UNITED STATES
SECURITIES AND EXCHANGE COMMISSION
Washington, DC 20549
FORM 8-K/A
CURRENT REPORT
Pursuant to Section 13 or 15(d) of the Securities Exchange Act of 1934
Date of Report (Date of earliest event reported): November 17, 2016
Red Giant Entertainment, Inc.
(Exact name of registrant as specified in its charter)

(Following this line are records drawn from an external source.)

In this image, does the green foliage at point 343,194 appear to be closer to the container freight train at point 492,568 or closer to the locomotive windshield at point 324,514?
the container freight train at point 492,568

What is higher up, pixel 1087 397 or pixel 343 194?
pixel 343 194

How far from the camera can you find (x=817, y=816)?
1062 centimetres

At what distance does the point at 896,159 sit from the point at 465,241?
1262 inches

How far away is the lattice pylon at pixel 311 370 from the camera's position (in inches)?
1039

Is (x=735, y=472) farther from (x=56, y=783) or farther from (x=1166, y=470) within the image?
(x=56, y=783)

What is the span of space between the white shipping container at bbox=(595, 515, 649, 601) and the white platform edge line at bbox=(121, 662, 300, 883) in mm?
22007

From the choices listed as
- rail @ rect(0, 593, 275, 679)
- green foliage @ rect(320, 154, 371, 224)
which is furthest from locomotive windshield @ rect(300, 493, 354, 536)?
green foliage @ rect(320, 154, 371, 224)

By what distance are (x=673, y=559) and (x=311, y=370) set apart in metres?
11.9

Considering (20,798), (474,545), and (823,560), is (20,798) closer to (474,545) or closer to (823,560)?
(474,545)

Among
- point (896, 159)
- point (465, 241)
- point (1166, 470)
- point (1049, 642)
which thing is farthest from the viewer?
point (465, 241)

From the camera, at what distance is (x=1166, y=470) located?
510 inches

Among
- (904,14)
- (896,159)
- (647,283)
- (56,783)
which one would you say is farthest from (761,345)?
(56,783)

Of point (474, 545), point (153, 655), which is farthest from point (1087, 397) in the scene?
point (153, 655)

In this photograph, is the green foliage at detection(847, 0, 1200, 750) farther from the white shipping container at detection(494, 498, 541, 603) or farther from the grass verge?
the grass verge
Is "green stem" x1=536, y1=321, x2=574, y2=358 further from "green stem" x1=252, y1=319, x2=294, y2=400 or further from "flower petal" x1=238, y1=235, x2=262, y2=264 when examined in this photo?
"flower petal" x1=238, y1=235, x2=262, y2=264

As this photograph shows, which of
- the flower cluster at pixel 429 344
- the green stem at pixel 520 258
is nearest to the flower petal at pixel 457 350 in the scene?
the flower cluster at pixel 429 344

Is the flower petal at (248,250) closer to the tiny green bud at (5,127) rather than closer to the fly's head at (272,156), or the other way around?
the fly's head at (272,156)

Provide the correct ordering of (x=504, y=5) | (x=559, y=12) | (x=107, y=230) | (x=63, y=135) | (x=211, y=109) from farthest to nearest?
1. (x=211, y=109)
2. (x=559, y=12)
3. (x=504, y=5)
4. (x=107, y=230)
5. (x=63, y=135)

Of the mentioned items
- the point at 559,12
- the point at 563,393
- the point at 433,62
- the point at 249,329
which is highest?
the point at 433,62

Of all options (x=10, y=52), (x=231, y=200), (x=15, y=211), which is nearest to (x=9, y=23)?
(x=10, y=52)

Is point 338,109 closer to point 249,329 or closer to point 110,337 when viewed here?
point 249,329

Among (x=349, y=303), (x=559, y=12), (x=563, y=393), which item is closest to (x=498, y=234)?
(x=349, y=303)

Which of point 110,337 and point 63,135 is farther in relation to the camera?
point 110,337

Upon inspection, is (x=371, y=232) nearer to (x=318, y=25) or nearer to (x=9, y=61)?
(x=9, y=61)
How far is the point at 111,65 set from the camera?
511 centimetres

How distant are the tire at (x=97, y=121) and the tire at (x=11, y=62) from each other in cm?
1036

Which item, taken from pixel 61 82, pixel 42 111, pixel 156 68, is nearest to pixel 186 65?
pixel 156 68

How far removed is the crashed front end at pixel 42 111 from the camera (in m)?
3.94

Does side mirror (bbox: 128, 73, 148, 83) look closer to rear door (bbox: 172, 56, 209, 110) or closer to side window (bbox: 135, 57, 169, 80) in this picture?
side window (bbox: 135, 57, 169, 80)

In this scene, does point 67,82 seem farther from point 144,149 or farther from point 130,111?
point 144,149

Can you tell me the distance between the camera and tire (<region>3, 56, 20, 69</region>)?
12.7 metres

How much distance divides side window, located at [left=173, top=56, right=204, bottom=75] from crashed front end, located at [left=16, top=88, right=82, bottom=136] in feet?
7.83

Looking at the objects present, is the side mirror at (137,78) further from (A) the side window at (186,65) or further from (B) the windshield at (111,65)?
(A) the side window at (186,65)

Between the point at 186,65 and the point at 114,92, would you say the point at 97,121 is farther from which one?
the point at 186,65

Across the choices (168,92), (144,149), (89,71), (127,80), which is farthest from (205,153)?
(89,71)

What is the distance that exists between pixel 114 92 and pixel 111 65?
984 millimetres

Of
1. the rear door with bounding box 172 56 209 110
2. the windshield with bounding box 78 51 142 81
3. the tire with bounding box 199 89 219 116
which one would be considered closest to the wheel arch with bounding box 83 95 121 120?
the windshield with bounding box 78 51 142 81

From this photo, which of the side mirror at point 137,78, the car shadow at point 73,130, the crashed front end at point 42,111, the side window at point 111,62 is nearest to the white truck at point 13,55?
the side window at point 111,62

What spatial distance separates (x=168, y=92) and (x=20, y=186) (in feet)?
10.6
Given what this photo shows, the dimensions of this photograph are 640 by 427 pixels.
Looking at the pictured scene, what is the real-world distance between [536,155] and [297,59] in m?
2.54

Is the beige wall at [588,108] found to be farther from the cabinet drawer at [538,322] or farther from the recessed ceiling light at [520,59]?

Florida | 000-53310 | 30-0806282 |
(State or other jurisdiction of incorporation) | (Commission File Number) | (I.R.S. Employer Identification No.) |
| | |
614 E. Hwy 50, Suite 235, Clermont, FL | | 34711 |
(Address of principal executive offices) | | (Zip Code) |
(877) 904-7334
(Issuer's telephone/facsimile numbers, including area code)
Not Applicable
(former name or former address, if changed since last report)
Check the appropriate box below if the Form 8-K filing is intended to simultaneously satisfy the filing obligation of the registrant under any of the following provisions (See: General Instruction A.2. below):
[ ] Written communications pursuant to Rule 425 under the Securities Act (17 CFR 230.425)
[ ] Soliciting material pursuant to Rule 14a-12 under the Exchange Act (17CFR240.14a-12)
[ ] Pre-commencement communications pursuant to Rule 14d-2(b) under the Exchange Act (17CFR240.14d-2(b))
[ ] Pre-commencement communications pursuant to Rule 13e-4(c) under the Exchange Act (17CFR240.13e-4(c))
SECTION 1 - REGISTRANT'S BUSINESS AND OPERATIONS
ITEM 1.01 - ENTRY INTO A MATERIAL DEFINITIVE AGREEMENT
On November 17, 2016, our Board of Directors acting in their capacity as a majority of shareholders, executed a written consent authorizing the merger of the Registrant, a Nevada corporation (“REDG-NV”), with its wholly-owned Florida subsidiary, Red Giant Entertainment, Inc. (“REDG-FL”). REDG-FL is the surviving corporation after the merger. There were two purposes of the merger: (1) effect a re-domicile of the Registrant from Nevada to Florida, and (2) cause a reverse-split of the Registrant’s class of common stock.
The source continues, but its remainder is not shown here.